PrevSSCTime = SSCTime;
}

//Frees all the servos
void FreeServos(){
for(byte LegIndex = 0; LegIndex <= 31;LegIndex++){
mySerial.print(’#’);
mySerial.print(LegIndex,DEC);
mySerial.print(“P0”);
}
mySerial.print(“T200”);
mySerial.print(Cr);
}
[/code]

Struct.h is still the same…

i think right now what would help me is having the output of some function with a given input.

i’m gonna start with :

XYhyp2
GetATan2
GetArcCos
GetSinCos

but the problem is that i don’t have access to a bot board or an atom to run the original code an compare the result.
so if somebody can run these functions and give me the returned result it would help me alot.

After some more testing i found 2 bug ans solved one :

XYhyp2 = SQR ((AtanXAtanXc4DEC) + (AtanYAtanYc4DEC))

(Dataset excerpt)
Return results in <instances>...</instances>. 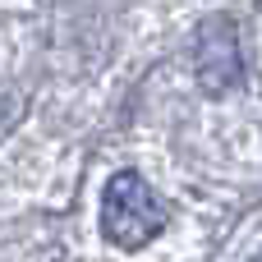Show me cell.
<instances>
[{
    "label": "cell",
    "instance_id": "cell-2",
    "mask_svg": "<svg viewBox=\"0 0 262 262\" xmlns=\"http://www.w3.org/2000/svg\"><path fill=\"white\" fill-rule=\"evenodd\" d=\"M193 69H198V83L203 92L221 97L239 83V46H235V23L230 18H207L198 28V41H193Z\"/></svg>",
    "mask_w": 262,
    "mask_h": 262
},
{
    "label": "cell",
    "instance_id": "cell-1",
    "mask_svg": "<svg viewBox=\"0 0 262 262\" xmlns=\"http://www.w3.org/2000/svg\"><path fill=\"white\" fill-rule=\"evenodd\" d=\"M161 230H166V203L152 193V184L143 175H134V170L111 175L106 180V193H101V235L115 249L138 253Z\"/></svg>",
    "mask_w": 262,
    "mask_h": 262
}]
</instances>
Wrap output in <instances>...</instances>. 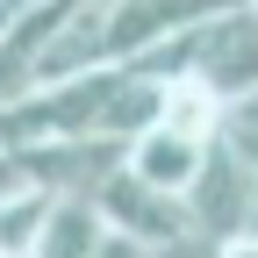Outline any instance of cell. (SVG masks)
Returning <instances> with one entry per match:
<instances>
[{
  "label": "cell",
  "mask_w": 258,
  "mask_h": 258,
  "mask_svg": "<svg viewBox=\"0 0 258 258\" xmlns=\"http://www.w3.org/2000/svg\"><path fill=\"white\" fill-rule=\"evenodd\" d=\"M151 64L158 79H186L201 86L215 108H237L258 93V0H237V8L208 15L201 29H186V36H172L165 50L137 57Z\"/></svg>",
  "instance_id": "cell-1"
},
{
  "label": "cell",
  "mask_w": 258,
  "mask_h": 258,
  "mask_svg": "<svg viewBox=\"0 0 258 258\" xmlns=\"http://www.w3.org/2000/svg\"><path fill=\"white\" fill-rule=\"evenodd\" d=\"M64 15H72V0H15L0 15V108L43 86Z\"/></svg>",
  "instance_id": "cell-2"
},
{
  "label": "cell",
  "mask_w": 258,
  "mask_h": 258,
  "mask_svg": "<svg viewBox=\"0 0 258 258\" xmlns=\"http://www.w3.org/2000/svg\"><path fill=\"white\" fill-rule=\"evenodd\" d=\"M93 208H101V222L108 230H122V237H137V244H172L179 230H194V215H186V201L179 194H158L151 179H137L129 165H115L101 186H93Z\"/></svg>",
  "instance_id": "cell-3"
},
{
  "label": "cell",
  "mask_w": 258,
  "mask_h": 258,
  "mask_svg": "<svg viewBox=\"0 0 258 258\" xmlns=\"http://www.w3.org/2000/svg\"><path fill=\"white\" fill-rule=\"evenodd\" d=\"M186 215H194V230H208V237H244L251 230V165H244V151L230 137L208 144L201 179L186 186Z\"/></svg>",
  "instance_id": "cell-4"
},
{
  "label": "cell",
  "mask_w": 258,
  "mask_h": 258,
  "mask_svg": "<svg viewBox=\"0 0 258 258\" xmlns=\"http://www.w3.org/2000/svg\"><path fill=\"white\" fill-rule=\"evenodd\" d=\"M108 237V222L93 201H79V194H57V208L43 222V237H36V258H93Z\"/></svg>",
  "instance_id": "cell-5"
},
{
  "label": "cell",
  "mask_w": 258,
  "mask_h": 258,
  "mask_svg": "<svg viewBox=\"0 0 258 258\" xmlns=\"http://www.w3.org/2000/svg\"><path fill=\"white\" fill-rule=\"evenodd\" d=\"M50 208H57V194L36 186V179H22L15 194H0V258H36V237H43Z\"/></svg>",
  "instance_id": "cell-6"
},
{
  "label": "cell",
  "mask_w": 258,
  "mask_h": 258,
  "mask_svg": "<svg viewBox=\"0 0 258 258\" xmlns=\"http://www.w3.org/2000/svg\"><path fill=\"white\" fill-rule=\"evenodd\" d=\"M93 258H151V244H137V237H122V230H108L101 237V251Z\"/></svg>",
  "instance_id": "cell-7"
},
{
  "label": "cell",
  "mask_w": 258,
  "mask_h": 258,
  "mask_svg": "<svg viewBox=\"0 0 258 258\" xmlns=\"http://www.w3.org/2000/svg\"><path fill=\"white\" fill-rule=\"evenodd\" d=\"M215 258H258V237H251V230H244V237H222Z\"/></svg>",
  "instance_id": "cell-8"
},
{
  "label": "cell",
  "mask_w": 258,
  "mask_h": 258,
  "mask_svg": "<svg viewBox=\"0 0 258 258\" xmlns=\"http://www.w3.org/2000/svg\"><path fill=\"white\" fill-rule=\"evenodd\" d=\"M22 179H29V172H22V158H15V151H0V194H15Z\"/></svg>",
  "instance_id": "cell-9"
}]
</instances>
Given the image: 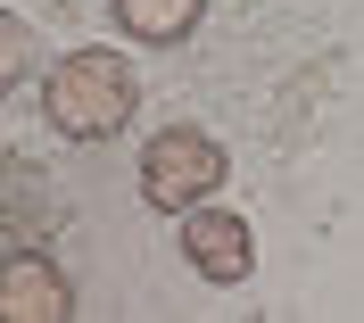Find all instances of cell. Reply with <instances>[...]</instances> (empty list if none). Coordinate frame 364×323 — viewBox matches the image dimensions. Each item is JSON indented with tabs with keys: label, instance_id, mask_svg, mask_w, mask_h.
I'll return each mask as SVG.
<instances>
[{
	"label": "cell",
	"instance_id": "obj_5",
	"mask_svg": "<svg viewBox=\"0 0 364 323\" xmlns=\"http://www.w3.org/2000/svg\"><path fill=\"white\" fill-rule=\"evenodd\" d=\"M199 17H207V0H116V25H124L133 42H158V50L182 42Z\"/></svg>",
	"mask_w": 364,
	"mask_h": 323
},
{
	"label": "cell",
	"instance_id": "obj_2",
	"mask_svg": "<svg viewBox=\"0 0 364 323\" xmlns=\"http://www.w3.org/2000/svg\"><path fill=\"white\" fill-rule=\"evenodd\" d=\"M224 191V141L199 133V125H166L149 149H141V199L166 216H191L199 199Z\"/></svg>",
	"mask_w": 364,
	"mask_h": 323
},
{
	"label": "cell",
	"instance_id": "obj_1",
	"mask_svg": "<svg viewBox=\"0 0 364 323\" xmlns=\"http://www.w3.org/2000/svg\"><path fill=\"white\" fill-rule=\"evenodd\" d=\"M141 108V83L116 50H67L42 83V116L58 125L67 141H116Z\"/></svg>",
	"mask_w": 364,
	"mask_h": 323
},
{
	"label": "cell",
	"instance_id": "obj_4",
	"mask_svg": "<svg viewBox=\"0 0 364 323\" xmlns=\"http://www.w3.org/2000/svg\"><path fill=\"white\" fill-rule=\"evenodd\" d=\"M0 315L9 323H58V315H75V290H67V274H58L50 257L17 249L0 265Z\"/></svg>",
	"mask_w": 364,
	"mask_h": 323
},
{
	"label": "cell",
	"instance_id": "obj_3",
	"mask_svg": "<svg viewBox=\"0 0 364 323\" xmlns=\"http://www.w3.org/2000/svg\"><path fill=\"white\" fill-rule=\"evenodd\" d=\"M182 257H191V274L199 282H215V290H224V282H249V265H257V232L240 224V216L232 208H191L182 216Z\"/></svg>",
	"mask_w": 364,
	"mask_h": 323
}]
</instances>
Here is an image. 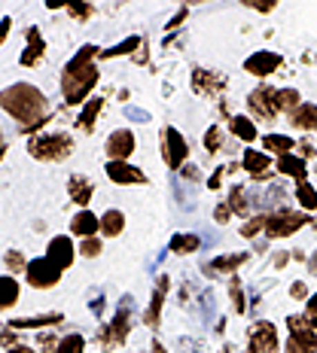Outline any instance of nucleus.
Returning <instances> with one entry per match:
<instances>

* **Task requirements**:
Name every function the writer of the servo-code forum post above plans to start with.

* **Complete response**:
XYhyp2, GetATan2, GetArcCos, GetSinCos